It’s been in the news a bit recently that the Inter-University Council of Ohio passed a free-speech resolution (warning: PDF). The resolution committed Ohio’s public universities to upholding the principles enunciated in the American Council on Education’s statement from this summer, analyzed by FIRE’s Greg Lukianoff here. Here is one take on the matter from Doug Pennington, a columnist for the University of Cincinnati’s student newspaper:
[T]he IUC passed a resolution on Oct. 11 confirming the following truisms: “Ohio’s four-year public universities are committed to valuing and respecting diversity of ideas, including respect for diverse political viewpoints. Neither students nor faculty should be evaluated on the basis of their political opinions.”
Except that not all “political opinions” are made equal, especially since modern conservatism has become synonymous with intolerance: it is anti-intellectual, counter-scientific, socially inept, recklessly interventionist and fiscally extravagant—even as it still defends discrimination against blacks, women and homosexuals.
College helps folks un-learn these toxic beliefs. It doesn’t teach that they’re of equal value to tolerance itself.

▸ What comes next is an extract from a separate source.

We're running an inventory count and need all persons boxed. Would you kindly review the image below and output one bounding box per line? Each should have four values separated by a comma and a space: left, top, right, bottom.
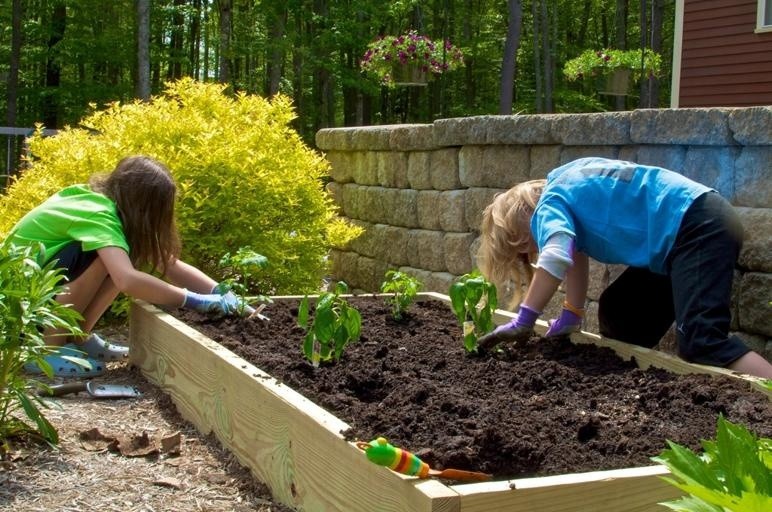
466, 157, 771, 385
1, 154, 272, 379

The liberal viewpoint is something to be defended, not compromised, which is probably why today’s conservatives feel so out of place on America’s college campuses.
Pennington really came out and said that conservatives are so nasty and evil that they ought not to be granted freedom of speech. Why? Because the purpose of going to college is to “un-learn these toxic beliefs.”
Unfortunately, what Pennington is saying here seems to be what many people on campus think but will not admit: that some ideas (the ones with which they disagree, of course) are so dangerous that they can’t be tolerated. The corollary of this, naturally, is that the mission of a university is not to be a marketplace of ideas, but rather to instill in its students a certain mentality.
But as FIRE cofounder Harvey Silverglate often points out, that Orwellian rewrite of the purpose of higher education will eventually come back to bite those who propound it. If you accept the idea that an education student who believes “white privilege” does not exist and a Muslim student who states his religious objection to homosexual activity can be punished, for example, what leg do you have to stand on when a student is not allowed to distribute pamphlets from PETA or a professor faces an inquisition for writing an essay that offends conservatives?
Answer: none, obviously, because you have surrendered the moral high ground in favor of political expediency. Which would be a laughable notion if so many of our universities (as shown by FIRE’s caseload) hadn’t already done just that.